Kutipan Teks:
━━━━━━
Emosi orang Melayu juga berhasil diungkapkan oleh roman ini. Ketika tokoh cerita yang bernama Syamsuddin difitnah oleh isteri orang, Syamsuddin membangkitkan marwah (harga drinya). Apalagi fitnah itu dihubungkan dengan perbuatan serong (zina), sesuatu yang amat aib dalam tradisi Melayu yang Islami. Keadaan yang menyentuh harga diri itu biasanya membangkitkan dinamika orang Melayu. Dalam roman ini tokoh cerita telah muneul ketajaman, akalnya dengan cara menjual ketela di kapal, dalam perjalanan dari Penang ke Jeddah, setelah dia kecurian uangnya di Pulau Pinang.
Semalam-malaman itu penuhlah kepalaku dengan bermacam-macam ikhtiar dan pikiran akan menambah-nambah uang belanja itu. Akhirnya dapatlah aku pikirkan. Berniaga hendak aku cobakan di dalam kapal. Hawa dalam kapal itu tentulah panas, maka waktu itu orang ingin yang asam-asam. Setelah kupikir masak-masak, maka pada esok harinya dengan setahu si Jamin kubelilah tiga guni ubi jalar dan mentimun, cukup dengan bumbu-bumbunya. Berkat sekalian susah payah yang sudah kutanggungkan, akupun bolehlah pula dikatakan manusia.
Pengarang Percobaan Setia mendedahkan pula dalam roman ini bagaimana kejenakaan menjadi suatu bagian dalam pergaulan sosial orang Melayu. Dalam perjalanan dari Pulau Pinang ke Jeddah tokoh roman itu (Syamsuddin) telah berlagak pura-pura jadi dukun Melayu, dengan mengatakan kepada dokter orang kulit putih dalam kapal, bahwa ketela yang dijual berguna untuk ‘’mengeluarkan angin”. Kemudian dalam perjalanan pulang, tokoh tersebut sekali lagi membuat pandir dengan pura-pura menjadi orang bisu, sehingga dari kejenakaan itu dia mendapat kelapangan di kapal.
━━━━━━
Data Tersedia:
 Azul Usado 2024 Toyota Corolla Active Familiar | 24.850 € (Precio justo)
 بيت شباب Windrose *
━━━━━━
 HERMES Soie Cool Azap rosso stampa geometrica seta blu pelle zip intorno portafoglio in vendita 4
━━━━━━
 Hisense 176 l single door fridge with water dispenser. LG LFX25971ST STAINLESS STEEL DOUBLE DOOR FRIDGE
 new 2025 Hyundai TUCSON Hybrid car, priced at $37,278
━━━━━━
Instruksi Tugas 1:
Jawab pertanyaan berikut berdasarkan kutipan tentang roman Percobaan Setia:
(a) Siapa nama tokoh cerita yang difitnah oleh isteri orang?
(b) Di mana tokoh itu kecurian uangnya?
(c) Kepada siapa tokoh itu mengatakan bahwa ketela yang dijual berguna untuk "mengeluarkan angin"?
Instruksi Tugas 2: Terjemahkan kalimat dari kutipan tentang roman Percobaan Setia ini ke dalam bahasa Inggris: "Hawa dalam kapal itu tentulah panas, maka waktu itu orang ingin yang asam-asam."
Instruksi Tugas 3: Sambung kutipan tentang roman Percobaan Setia, dimulai setelah kalimat terakhirnya.
Baris-baris di atas adalah bahan yang terpisah dari kutipan teks.

Hasil Tugas 1:
(a) Syamsuddin.
(b) Di Pulau Pinang.
(c) Kepada dokter orang kulit putih di kapal.

Hasil Tugas 2: The air on the ship was surely hot, so at that time people wanted sour things.

Hasil Tugas 3:
“Apa itu?’’ ‘’Ketela tuan’’. ‘’Ketela sebangsa kentang tuan, tumbuh menjalar”. ‘’No, no, ini tak boleh,” katanya. ‘’Tidak boleh dimakan, jadi penyakit buang saja,” katanya pula dengan sangat beraninya. Melihat perbuatannya itu timbul geram hatiku, lalu kataku, ‘’Saya dukun Melayu tuan, ini jadi obat tuan.’’ ‘’Apa? Kamu dukun?’’ katanya agak reda sedikit. ‘’Ya, tuan, saya dukun Melayu,’’ kataku sambil tergagap-gagap, karena berdusta itu tidak kubiasakan.
Tetapi bagaimanapun juga akal yang muncul dalam keadaan darurat, namun bagi seorang Melayu tradisional tidak mungkin sampai melampaui batas. Dalam mencari akal untuk mengatasi kesulitannya, sedapat-dapatnya dia tetap terpelihara tidak merugikan orang lain, sebagaimana pengakuan Syamsuddin dalam roman itu.
Sekalian bahagia dan kemujuran itu kuperoleh dengan jalan membisu diri itulah, yaitu suatu jalan yang sebenarnya tiada dibenarkan oleh orang yang berpikiran waras. Tetapi apa boleh buat, daripada bersakit-sakit amat, lebih baik kucari kesenangan diri, apalagi perbuatanku itu tidak merugikan dan menyinggung orang lain. Hanya kurasa banyak amat aku berdusta, suatu hal yang tiada patut dilakukan seorang haji yang sudah menempuh Tanah Suci namanya.***
(Jagad Melayu, UU Hamidy)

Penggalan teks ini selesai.